Provided text →

# # # # #

In the normal use of the aforesaid 2-[(substituted phenyl)methyl]-4,4-dimethyl-3-isoxazolidinone herbicides, the active compounds usually will not be employed free from admixture or dilution, but ordinarily will be used in a suitable formulated agricultural composition compatible with the method of application and comprising a herbicidally effective amount of at least one of said active isoxazolidinones. Said isoxazolidinones. like most pesticidal agents, may be blended with the agriculturally acceptable surface-active agents and carriers normally employed for facilitating the dispersion of active ingredients, recognizing the accepted fact that the formulation and mode of application of a herbicide may affect the activity of the material. The present active isoxazolidinones may be applied, for example, as sprays, dusts, or granules to the area where plant growth control is desired, the type of application varying, of course, with the plant and the environment. Thus, the isoxazolidinones of this invention may be formulated as granules of large particle size, as powdery dusts, as wettable powders, as emulsifiable concentrates, as solutions, and the like.

# # # # #

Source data
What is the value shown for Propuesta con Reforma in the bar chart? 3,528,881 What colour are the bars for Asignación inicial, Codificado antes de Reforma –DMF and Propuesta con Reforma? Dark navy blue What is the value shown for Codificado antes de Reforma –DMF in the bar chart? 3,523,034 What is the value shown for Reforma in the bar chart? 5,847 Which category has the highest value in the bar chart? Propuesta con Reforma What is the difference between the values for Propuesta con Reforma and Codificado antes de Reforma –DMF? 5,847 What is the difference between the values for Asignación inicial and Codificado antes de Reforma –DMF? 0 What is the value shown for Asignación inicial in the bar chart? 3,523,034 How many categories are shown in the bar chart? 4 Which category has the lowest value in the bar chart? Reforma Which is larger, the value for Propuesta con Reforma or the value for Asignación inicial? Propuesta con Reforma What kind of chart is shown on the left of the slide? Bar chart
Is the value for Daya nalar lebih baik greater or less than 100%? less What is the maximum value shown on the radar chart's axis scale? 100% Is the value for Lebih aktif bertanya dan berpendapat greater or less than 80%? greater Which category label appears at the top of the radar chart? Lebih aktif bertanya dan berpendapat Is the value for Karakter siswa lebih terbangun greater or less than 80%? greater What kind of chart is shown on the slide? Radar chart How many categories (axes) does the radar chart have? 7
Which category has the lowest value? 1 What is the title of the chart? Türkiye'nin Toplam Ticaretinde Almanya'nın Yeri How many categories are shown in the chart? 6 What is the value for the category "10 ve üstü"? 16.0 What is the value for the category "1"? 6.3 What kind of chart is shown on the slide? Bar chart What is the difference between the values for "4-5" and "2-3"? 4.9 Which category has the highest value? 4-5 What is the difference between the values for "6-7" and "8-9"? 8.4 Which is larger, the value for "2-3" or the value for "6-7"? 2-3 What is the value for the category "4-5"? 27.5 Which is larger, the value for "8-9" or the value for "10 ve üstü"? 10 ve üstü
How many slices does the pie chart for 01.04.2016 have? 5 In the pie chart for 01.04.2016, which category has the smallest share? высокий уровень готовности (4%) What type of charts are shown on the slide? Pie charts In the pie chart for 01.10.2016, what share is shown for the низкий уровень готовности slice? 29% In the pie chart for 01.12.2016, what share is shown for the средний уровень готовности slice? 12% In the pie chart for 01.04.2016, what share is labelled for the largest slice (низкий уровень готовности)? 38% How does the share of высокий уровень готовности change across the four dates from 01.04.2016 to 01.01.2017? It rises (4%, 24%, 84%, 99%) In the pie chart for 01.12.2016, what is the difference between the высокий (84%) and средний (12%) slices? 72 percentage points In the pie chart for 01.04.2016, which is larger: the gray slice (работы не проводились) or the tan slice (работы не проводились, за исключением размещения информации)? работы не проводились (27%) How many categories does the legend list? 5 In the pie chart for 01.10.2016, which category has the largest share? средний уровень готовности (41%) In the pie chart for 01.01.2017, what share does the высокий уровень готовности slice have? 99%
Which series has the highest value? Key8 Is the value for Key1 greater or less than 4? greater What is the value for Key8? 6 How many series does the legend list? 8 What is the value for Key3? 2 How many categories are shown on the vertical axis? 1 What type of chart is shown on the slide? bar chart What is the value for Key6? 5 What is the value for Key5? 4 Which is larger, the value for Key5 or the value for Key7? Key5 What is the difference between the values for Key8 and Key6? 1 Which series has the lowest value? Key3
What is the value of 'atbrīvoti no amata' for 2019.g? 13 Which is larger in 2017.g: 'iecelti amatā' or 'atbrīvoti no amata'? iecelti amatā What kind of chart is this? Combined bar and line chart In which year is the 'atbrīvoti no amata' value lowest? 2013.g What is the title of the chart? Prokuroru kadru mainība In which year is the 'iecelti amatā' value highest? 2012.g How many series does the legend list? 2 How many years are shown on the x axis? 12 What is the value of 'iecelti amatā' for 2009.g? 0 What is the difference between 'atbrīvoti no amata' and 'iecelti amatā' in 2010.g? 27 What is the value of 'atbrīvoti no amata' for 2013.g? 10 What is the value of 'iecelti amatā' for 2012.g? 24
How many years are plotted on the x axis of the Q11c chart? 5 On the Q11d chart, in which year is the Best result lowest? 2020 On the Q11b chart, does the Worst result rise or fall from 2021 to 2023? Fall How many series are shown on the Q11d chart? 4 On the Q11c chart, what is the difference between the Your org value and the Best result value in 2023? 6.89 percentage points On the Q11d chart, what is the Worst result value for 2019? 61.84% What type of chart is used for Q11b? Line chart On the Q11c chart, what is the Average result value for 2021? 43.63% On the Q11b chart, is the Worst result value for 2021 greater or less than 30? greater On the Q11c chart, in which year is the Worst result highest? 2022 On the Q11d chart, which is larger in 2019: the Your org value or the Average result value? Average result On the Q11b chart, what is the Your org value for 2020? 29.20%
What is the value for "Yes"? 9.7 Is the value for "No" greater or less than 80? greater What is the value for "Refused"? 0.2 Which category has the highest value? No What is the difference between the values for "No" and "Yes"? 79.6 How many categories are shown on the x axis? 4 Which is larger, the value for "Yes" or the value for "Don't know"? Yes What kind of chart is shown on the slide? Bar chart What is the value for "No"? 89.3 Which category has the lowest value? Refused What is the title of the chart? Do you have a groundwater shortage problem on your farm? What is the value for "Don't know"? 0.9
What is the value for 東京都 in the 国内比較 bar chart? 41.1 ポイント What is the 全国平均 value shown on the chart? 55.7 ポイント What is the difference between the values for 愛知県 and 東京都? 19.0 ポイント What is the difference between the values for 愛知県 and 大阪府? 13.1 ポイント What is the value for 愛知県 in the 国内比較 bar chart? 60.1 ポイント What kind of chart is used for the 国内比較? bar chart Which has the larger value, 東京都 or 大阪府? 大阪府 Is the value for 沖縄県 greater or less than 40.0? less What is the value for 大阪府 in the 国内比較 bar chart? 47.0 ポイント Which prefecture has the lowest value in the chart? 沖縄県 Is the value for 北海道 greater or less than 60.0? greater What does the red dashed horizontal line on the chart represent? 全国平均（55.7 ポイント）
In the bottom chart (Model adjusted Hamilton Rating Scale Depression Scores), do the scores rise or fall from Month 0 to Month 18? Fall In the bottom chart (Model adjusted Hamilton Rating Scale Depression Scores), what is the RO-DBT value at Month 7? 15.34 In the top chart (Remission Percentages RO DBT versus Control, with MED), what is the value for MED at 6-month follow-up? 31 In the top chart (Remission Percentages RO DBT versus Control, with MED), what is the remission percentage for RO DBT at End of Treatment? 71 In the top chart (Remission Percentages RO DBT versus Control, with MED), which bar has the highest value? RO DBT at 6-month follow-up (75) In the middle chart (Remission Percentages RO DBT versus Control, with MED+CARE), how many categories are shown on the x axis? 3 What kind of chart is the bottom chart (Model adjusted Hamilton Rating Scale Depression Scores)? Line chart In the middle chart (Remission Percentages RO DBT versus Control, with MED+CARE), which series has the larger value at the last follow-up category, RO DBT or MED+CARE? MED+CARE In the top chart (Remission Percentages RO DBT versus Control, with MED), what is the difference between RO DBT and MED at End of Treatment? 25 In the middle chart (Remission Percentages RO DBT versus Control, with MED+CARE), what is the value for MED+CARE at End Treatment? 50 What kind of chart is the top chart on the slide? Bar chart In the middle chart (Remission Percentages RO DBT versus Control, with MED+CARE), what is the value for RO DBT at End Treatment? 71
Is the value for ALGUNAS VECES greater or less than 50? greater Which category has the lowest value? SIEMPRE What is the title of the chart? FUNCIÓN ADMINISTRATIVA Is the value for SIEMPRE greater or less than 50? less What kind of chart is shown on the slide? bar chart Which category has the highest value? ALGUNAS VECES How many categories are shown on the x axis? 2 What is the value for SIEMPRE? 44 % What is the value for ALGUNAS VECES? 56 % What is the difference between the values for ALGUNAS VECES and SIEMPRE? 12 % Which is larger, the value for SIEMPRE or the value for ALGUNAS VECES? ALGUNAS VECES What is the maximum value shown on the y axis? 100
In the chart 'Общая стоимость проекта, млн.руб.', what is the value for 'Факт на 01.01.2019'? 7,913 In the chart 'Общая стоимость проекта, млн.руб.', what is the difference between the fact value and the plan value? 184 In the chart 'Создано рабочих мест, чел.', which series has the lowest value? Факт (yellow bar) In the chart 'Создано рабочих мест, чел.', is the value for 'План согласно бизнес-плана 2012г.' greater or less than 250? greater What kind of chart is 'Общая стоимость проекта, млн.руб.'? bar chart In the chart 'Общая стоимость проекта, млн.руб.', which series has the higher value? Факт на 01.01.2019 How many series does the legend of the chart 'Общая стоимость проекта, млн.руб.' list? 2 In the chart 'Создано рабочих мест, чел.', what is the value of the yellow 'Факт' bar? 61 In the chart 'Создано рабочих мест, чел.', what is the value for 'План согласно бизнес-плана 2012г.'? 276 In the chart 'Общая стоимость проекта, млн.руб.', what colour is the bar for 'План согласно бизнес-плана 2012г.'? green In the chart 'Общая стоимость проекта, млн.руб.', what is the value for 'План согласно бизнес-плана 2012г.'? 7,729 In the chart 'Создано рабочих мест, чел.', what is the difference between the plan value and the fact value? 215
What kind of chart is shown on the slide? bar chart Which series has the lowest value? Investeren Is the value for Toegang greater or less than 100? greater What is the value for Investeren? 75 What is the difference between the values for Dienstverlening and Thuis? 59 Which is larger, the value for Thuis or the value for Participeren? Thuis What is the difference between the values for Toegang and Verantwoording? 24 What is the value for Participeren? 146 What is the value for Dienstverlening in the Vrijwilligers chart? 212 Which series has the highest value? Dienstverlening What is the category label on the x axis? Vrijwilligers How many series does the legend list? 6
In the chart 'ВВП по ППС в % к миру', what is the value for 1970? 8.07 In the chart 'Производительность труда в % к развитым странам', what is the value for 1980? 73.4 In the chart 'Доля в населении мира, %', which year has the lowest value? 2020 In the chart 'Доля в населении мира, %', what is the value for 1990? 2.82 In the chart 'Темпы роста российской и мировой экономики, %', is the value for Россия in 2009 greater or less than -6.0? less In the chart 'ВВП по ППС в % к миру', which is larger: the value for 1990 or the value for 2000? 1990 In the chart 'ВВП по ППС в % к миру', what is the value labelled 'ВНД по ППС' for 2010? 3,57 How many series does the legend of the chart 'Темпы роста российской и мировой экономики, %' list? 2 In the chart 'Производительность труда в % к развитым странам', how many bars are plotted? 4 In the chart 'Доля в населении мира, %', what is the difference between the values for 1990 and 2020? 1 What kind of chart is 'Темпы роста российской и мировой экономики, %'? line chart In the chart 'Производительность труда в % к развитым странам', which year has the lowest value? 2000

# # # # #

Directions →
- A) Answer these questions from the herbicide formulation text:
(i) With what may the isoxazolidinones be blended, like most pesticidal agents?
(ii) In what three forms may the active isoxazolidinones be applied to the area where plant growth control is desired?
(iii) What varies with the plant and the environment?
- B) Resume the herbicide formulation text after its last sentence, keeping its style and subject.
The source data is separate material, unrelated to the herbicide formulation text.

Written answers →
- A)
(i) Agriculturally acceptable surface-active agents and carriers normally employed for facilitating the dispersion of active ingredients.
(ii) As sprays, dusts, or granules.
(iii) The type of application.

- B)
Granules may comprise porous or nonporous particles, such as attapulgite clay or sand, for example, which serve as carriers for said active compounds. The granule particles are relatively large, a diameter of about 400-2500 microns typically. The particles are either impregnated with the active compound from solution or coated with the compound, adhesive sometimes being employed. Granules generally contain 0.05-20% by weight, preferably 0.5-5%, active ingredient as the herbicidally effective amount. A typical granular formulation employed for evaluation purposes contains 95% attapulgite clay (24/48 mesh) and 5% 2-[(2-chloro-6-hydrazinophenyl)methyl]-4,4-dimethyl-3-isoxazolidinone.
Dusts are admixtures of said active compounds with finely divided solids such as talc, attapulgite clay, kieselguhr, pyrophyllite, chalk, diatomaceous earths, calcium phosphates, calcium and magnesium carbonates, sulfur, flours, and other organic and inorganic solids which act as carriers for the herbicide. These finely divided solids have an average particle size of less than about 50 microns. A typical dust formulation useful for controlling plant growth contains by weight 5 parts 2-[[2-chloro-4-(2-ethylidenyl-1-hydrazinyl)phenyl]methyl]-4,4-dimethyl-3-isoxazolidinone and 95 parts talc.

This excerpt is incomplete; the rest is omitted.